Excerpt to read:
---*---

The Bankruptcy Barrel: A Historical Debate
In recent years I’ve been keeping an unofficial list of once-commonplace iconic images and tropes that seem to have vanished completely from the culture. A man on stilts, for instance, who was usually dressed like Uncle Sam. I can’t remember the last time I saw a man on stilts, or even heard a reference to stilts. Quicksand is another. Time was you couldn’t see a jungle adventure or a wacky comedy that didn’t at some point include a scene in which someone gets stuck in quicksand. For one reason or another, they’re no longer part of our collective consciousness.
Most recently I’ve become a little obsessed with barrel suits (also known as barrel cloaks, barrel shirts, or bankruptcy barrels). You know what I mean—an image of a destitute and naked man, a man who has quite literally and figuratively lost his shirt, who for lack of any other form of clothing has been forced to wear a wooden barrel held up by a pair of attached suspenders. If the subject in question was once very wealthy (i.e. someone who lost everything in the Crash), he might also be seen wearing a top hat. It used to be an inescapable representation of bankruptcy, appearing in countless animated shorts, political cartoons, and comedies.

---*---

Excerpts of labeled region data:
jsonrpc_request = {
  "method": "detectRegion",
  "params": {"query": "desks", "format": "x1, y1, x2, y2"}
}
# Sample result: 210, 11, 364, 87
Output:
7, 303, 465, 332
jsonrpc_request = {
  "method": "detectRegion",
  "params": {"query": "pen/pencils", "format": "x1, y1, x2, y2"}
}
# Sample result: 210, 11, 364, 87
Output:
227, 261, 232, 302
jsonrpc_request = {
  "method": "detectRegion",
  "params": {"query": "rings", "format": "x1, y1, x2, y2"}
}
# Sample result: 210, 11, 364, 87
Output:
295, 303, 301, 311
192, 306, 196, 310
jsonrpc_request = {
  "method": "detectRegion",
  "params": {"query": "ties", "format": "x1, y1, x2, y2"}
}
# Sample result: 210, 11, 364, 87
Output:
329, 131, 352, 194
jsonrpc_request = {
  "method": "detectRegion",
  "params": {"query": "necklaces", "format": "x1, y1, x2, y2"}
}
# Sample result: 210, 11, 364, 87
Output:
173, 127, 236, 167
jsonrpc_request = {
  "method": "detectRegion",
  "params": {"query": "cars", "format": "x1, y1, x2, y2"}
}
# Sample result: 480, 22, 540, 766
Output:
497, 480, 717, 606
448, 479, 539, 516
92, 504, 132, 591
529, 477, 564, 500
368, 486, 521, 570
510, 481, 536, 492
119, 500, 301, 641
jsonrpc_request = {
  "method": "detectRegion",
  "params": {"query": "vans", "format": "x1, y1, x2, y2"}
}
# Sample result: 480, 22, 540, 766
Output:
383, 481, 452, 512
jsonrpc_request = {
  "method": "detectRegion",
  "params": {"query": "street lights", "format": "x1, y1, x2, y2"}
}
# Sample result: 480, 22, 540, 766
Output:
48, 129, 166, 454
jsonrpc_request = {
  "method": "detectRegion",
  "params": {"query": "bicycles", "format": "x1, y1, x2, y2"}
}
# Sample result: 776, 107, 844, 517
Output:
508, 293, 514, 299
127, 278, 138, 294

---*---

Required tasks:
1. Answer these questions about the bankruptcy barrel text:
(a) What was the man on stilts usually dressed like?
(b) What three other names for barrel suits does the text give?
(c) What holds up the barrel the destitute man wears?
2. Rewrite the bankruptcy barrel text from "The Bankruptcy Barrel: A" up to and including "our collective consciousness.", changing every "stilts" to "roller skates".
Work only from the text itself.

Task results:
1.
(a) Uncle Sam
(b) Barrel cloaks, barrel shirts, and bankruptcy barrels
(c) A pair of attached suspenders

2.
The Bankruptcy Barrel: A Historical Debate
In recent years I’ve been keeping an unofficial list of once-commonplace iconic images and tropes that seem to have vanished completely from the culture. A man on roller skates, for instance, who was usually dressed like Uncle Sam. I can’t remember the last time I saw a man on roller skates, or even heard a reference to roller skates. Quicksand is another. Time was you couldn’t see a jungle adventure or a wacky comedy that didn’t at some point include a scene in which someone gets stuck in quicksand. For one reason or another, they’re no longer part of our collective consciousness.